◆ TEXTE FOURNI ◆
#####

Les personnages sont tous plus ou moins des éclopés, au moins des gens très pauvres qui vivent d’expédients, de petites combines ou de menus larcins. La plèbe romaine dans toute sa variété : la vieillesse, l’orphelinat, la prison, l’escroquerie sont des thèmes identitaires qui touchent les protagonistes.
Le scénario est écrit à tant de mains et par de telles intelligences (Agenore Incrocci, Furio Scarpelli, Suso Cecchi D'Amico et Mario Monicelli). Il met l’accent sur la force de vie qui anime ces laissés-pour-compte avec une belle humanité, un humour revigorant et avec une grande pudeur. On n’est pas encore dans la comédie italienne plus mordante, jouant sur un certain cynisme pour dépeindre une société qui laisse peu de place à l’espoir, comme dans Les Monstres par exemple. Ici l’image pittoresque d’une Rome joyeuse malgré la misère marque encore les esprits.

#####

◆ DONNÉES FOURNIES ◆
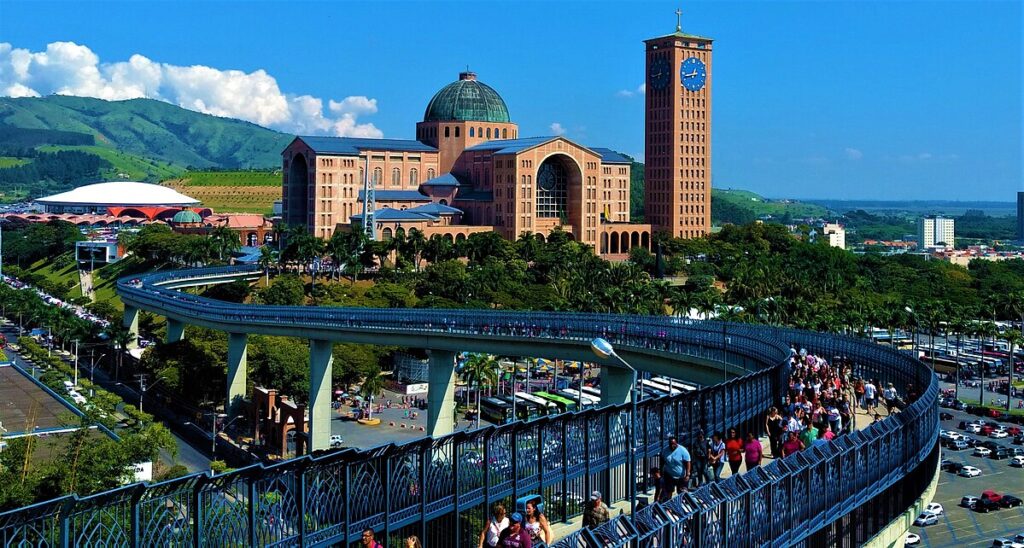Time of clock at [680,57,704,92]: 12:43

#####

◆ OBJECTIF 1 ◆
Reproduisez mot pour mot le passage du texte fourni en commençant par « Les personnages sont » et en poursuivant jusqu'à « encore les esprits. ».
◆ OBJECTIF 2 ◆
Condensez sous forme de liste le paragraphe du texte fourni qui commence par « Le scénario est écrit », en conservant ses informations principales.

◆ RÉPONSE DE L'EXERCICE 1 ◆
Les personnages sont tous plus ou moins des éclopés, au moins des gens très pauvres qui vivent d’expédients, de petites combines ou de menus larcins. La plèbe romaine dans toute sa variété : la vieillesse, l’orphelinat, la prison, l’escroquerie sont des thèmes identitaires qui touchent les protagonistes.
Le scénario est écrit à tant de mains et par de telles intelligences (Agenore Incrocci, Furio Scarpelli, Suso Cecchi D'Amico et Mario Monicelli). Il met l’accent sur la force de vie qui anime ces laissés-pour-compte avec une belle humanité, un humour revigorant et avec une grande pudeur. On n’est pas encore dans la comédie italienne plus mordante, jouant sur un certain cynisme pour dépeindre une société qui laisse peu de place à l’espoir, comme dans Les Monstres par exemple. Ici l’image pittoresque d’une Rome joyeuse malgré la misère marque encore les esprits.

◆ RÉPONSE DE L'EXERCICE 2 ◆
- Le scénario est l'œuvre de plusieurs auteurs : Agenore Incrocci, Furio Scarpelli, Suso Cecchi D'Amico et Mario Monicelli.
- Il met en valeur la force de vie des laissés-pour-compte, avec humanité, un humour revigorant et une grande pudeur.
- Ce n'est pas encore la comédie italienne plus mordante et cynique, qui peint une société laissant peu de place à l'espoir, comme dans Les Monstres.
- L'image pittoresque d'une Rome joyeuse malgré la misère reste encore marquante.